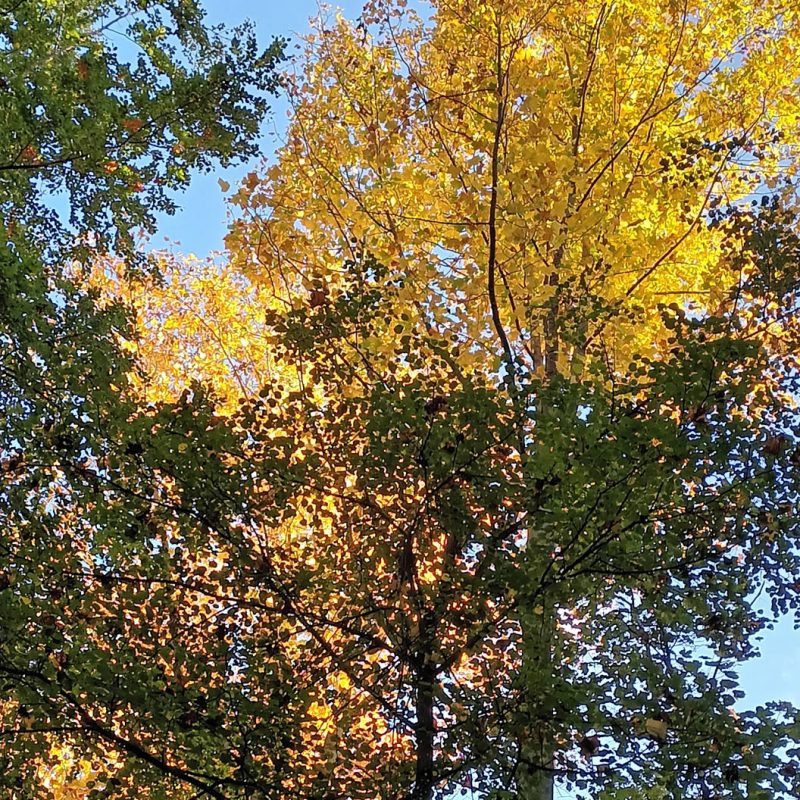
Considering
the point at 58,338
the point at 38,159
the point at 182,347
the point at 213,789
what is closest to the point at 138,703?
the point at 213,789

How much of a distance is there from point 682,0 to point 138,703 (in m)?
5.04

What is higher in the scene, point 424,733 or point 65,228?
point 65,228

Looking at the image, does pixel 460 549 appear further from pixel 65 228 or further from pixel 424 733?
pixel 65 228

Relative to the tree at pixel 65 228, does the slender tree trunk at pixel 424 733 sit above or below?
below

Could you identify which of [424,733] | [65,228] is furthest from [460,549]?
[65,228]

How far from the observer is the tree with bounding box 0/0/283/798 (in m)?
3.28

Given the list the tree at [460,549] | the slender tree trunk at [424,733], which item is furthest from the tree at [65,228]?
the slender tree trunk at [424,733]

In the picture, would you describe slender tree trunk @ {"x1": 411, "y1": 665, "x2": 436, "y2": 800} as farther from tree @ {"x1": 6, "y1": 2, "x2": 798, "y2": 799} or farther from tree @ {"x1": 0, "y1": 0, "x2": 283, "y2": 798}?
tree @ {"x1": 0, "y1": 0, "x2": 283, "y2": 798}

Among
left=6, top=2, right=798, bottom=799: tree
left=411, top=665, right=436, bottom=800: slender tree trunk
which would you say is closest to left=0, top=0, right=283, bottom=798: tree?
left=6, top=2, right=798, bottom=799: tree

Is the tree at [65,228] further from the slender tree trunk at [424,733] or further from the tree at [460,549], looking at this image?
the slender tree trunk at [424,733]

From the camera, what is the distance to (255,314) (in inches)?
284

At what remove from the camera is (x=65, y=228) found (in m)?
4.81

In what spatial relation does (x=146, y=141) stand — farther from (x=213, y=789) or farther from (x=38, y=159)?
(x=213, y=789)

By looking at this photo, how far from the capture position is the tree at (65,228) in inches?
129
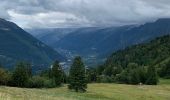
....
◆ Written instruction: Identify each line in the material above that contains the string "furthest", and copy those lines in full. Uppercase and lowercase letters count as different.

◆ Result for this task:
Could you identify which of [424,733] | [65,228] is furthest from [460,549]?
Given the list the tree at [460,549] | the slender tree trunk at [424,733], which item is furthest from the tree at [65,228]?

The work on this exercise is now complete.